---------- Input for this task ----------

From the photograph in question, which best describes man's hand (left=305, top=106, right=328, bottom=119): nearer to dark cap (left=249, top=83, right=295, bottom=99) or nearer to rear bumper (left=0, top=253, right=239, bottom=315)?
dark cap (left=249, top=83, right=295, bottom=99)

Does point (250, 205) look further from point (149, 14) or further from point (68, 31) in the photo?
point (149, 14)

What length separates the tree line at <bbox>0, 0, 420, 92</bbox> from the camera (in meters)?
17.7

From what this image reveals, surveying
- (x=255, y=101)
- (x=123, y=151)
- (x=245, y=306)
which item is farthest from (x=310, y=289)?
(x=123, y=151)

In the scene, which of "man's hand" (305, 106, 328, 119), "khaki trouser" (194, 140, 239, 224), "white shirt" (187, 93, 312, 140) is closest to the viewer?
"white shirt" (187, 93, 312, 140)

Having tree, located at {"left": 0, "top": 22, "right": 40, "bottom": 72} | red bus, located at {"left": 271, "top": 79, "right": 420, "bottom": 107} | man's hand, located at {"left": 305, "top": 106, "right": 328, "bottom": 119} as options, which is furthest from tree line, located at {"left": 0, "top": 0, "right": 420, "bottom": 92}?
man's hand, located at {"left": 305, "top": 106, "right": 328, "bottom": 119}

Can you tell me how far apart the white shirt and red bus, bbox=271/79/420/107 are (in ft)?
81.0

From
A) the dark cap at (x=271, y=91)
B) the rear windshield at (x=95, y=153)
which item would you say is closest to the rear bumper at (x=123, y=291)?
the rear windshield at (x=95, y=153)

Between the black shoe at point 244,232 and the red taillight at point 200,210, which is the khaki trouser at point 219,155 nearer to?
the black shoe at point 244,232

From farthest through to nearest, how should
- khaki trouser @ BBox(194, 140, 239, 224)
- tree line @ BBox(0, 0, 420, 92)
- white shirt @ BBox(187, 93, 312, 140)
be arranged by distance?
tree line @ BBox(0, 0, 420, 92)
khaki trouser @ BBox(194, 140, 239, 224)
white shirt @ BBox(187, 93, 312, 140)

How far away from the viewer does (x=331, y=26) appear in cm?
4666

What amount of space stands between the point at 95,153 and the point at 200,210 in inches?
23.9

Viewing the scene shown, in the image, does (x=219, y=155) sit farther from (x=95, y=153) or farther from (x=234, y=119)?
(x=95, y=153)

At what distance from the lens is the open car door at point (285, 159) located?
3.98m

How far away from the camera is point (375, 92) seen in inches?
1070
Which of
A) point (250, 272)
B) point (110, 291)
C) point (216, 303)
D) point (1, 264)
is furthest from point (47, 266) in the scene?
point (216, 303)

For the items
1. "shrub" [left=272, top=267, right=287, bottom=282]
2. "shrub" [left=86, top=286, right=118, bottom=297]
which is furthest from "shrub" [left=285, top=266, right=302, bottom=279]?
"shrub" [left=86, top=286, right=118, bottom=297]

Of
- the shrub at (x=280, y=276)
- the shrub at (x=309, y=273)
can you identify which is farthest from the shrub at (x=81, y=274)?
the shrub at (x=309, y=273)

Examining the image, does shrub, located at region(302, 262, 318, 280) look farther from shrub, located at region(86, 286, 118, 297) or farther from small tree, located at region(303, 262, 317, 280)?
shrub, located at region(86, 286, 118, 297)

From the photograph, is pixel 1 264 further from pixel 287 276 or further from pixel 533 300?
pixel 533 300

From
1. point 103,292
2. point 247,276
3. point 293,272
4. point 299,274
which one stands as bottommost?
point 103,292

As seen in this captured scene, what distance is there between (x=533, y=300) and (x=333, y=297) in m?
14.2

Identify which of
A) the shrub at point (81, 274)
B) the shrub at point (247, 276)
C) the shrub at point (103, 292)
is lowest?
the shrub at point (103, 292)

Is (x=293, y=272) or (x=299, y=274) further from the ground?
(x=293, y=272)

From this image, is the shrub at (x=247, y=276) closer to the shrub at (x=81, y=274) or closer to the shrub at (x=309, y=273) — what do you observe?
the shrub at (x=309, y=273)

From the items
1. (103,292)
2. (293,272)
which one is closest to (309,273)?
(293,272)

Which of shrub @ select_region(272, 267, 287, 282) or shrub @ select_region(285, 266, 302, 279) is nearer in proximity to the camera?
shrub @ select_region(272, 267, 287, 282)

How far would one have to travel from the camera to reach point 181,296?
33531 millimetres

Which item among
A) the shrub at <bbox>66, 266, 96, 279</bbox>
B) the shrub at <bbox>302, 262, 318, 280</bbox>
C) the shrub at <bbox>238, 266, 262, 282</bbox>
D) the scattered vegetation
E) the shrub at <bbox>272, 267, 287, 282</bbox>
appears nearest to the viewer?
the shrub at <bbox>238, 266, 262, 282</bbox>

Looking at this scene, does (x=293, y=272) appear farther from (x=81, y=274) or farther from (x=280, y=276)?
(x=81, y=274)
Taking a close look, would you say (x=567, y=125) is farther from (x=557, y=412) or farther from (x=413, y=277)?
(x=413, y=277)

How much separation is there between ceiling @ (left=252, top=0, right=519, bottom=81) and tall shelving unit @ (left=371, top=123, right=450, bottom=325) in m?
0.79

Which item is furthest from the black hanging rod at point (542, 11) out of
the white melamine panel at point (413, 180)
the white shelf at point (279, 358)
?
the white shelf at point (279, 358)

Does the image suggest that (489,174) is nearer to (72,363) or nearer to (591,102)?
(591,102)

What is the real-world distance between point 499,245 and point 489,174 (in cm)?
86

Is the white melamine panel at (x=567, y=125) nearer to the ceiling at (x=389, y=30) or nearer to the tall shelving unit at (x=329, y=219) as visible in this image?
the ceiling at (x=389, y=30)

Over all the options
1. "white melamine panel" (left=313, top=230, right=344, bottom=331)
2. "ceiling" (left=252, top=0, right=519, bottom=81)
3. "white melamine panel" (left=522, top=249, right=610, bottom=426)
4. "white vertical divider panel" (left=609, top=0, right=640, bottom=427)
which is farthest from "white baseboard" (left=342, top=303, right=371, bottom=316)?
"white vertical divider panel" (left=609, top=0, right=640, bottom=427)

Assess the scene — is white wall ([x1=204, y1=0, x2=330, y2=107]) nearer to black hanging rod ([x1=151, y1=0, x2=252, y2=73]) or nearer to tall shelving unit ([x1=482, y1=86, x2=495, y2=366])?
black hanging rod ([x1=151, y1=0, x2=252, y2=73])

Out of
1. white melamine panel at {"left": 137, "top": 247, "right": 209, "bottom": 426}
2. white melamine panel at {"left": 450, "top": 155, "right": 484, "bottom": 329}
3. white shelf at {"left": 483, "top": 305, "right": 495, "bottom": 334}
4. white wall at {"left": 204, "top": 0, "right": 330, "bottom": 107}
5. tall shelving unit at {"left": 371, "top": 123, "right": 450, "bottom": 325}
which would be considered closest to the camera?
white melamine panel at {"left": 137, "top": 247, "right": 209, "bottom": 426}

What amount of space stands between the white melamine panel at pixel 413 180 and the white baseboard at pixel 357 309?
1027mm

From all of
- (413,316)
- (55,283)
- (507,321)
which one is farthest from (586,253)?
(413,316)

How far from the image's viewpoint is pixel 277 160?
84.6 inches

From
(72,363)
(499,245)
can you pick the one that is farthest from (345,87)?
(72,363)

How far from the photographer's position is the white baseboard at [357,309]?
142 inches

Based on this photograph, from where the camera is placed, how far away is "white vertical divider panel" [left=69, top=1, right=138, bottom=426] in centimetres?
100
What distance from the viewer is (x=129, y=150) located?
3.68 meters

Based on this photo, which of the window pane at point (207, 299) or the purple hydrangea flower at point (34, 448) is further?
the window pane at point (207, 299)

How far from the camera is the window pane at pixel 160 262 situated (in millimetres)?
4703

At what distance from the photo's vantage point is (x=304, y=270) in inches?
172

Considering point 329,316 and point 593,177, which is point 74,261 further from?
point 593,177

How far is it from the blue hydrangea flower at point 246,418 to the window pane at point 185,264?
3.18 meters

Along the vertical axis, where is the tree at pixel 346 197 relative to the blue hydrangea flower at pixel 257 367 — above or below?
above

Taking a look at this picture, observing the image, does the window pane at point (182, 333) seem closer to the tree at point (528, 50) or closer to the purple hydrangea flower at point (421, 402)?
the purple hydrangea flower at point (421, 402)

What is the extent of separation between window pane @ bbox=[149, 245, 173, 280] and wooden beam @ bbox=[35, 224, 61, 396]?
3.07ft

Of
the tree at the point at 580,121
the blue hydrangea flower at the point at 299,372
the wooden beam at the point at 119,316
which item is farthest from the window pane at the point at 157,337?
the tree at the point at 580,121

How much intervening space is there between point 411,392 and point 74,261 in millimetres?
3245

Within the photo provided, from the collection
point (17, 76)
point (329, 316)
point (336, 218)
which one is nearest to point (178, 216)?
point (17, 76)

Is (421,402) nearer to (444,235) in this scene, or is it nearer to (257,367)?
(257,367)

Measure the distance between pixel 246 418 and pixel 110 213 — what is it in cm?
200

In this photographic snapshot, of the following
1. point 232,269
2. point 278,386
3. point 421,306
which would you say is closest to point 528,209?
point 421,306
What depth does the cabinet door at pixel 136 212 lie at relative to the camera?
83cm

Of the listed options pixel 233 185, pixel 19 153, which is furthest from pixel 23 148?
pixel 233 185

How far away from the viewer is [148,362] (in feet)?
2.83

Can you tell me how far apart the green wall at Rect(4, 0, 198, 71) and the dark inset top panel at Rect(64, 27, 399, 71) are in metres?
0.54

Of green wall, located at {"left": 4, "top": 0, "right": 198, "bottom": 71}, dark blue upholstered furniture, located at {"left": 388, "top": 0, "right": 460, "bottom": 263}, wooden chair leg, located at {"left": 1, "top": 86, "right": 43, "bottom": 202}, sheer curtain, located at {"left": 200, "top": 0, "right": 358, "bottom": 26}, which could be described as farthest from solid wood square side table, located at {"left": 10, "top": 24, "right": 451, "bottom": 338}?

----------

◆ **Task description**:
Copy the rows above word for word, starting with the line that contains "As seen in this" and going on through the line that contains "33531 millimetres".

◆ **Task solution**:
As seen in this captured scene, what distance is there between (x=533, y=300) and (x=333, y=297) in m?
14.2

Identify which of
A) the shrub at point (81, 274)
B) the shrub at point (247, 276)
C) the shrub at point (103, 292)
is lowest?
the shrub at point (103, 292)

Is (x=293, y=272) or (x=299, y=274) further from the ground?
(x=293, y=272)

From this image, is the shrub at (x=247, y=276) closer to the shrub at (x=81, y=274) or closer to the shrub at (x=309, y=273) — what do you observe?
the shrub at (x=309, y=273)

From the items
1. (103,292)
2. (293,272)
which one is closest to (309,273)?
(293,272)

Which of shrub @ select_region(272, 267, 287, 282) or shrub @ select_region(285, 266, 302, 279) is nearer in proximity to the camera?
shrub @ select_region(272, 267, 287, 282)

How far would one have to travel from the camera to reach point 181,296?
33531 millimetres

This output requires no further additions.